Elle me laisse un goût d’inachevé. J’aurais bien aimé accomplir dans mon club, le CSHL, un projet où j’aurais accompagné les mêmes joueurs à partir de la première année minimes jusqu’aux juniors. Formateur dans l’âme, j’ai travaillé avec les minimes du CSHL, aidant à l’éclosion de six ou sept joueurs qui allaient percer avec les seniors : Noureddine Aouiriri, Lotfi Guizani, Zallahi, Khiari, Kamel Seddik, Jomni, Imed Maâouia. Au Club Africain, j’ai participé à la formation de Lotfi Rouissi, Sami Touati, Sami Boukhris, un très bon gaucher qui a été contraint d’abréger sa carrière suite à une blessure à l’œil…
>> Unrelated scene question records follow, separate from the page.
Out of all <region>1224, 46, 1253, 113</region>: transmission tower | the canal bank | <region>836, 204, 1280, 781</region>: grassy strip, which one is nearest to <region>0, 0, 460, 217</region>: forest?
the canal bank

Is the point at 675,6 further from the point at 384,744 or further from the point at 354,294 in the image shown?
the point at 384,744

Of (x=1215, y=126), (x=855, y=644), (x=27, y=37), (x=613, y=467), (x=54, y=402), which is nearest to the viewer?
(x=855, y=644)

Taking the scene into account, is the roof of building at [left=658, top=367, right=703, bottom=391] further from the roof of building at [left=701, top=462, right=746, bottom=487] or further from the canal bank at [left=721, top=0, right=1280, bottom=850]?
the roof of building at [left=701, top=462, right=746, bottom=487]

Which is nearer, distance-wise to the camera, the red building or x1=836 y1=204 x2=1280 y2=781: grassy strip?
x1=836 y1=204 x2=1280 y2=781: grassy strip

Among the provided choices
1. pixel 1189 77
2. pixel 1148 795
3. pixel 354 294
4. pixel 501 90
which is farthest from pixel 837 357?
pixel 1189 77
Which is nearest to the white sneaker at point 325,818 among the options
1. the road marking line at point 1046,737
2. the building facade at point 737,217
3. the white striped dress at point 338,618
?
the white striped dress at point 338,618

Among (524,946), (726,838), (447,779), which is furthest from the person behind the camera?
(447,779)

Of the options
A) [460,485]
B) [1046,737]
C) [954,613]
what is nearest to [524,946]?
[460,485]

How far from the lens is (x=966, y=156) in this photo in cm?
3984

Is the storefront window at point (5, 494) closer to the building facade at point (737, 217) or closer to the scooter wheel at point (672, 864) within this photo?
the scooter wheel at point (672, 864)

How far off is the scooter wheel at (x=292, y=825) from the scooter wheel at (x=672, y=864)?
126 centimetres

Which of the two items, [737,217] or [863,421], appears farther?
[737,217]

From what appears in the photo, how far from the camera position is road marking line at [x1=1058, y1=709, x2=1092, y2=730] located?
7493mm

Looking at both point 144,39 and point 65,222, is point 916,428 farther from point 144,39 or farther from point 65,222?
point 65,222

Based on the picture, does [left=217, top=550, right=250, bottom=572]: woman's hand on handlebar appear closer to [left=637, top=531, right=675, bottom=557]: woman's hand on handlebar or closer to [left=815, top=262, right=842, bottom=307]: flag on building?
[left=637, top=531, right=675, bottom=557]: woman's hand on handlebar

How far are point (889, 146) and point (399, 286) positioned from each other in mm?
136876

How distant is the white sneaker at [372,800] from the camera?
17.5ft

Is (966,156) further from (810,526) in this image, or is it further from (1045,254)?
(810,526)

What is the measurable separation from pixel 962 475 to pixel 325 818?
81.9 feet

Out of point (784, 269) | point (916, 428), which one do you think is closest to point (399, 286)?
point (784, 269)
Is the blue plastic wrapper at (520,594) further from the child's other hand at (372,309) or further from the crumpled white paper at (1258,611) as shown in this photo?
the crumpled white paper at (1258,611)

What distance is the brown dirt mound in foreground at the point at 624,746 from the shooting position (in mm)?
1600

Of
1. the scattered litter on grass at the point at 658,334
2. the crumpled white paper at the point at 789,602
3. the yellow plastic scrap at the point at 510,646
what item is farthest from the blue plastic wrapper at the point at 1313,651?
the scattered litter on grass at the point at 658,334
En quoi le football a-t-il changé ?

Jadis, nous portions beaucoup plus rapidement le danger dans le camp adverse. Il y avait davantage d’espaces, de tirs au but et un jeu de tête plus costaud. Les gardiens étaient très sollicités à telle enseigne qu’ils ne trouvaient pas le temps de respirer. A présent, la circulation de la balle est exaspérante et ennuyeuse.

Quels sont vos hobbies ?

Avant, c’était un footing avec Saâd et Slaoui, et le cinéma, car j’aime regarder un film policier.  A présent, c’est le foot et la famille. Mes petits-enfants me procurent un grand bonheur.

Enfin, êtes-vous optimiste pour l’avenir de la Tunisie ?

Le laisser-aller a pris des proportions alarmantes, les valeurs n’ont plus cours. Ce qu’il nous faut, c’est la sévérité, la rigueur et la discipline. Les phases post-révolution sont partout pénibles et mettent un temps fou pour voir un pays se remettre sur les rails. Il ne faut pas pour autant perdre son optimisme. Rappelez-vous ce que disait le leader britannique Winston Churchill surnommé «Le Vieux Lion» : «Le succès n’est pas final, l’échec n’est pas fatal: c’est le courage de continuer qui compte».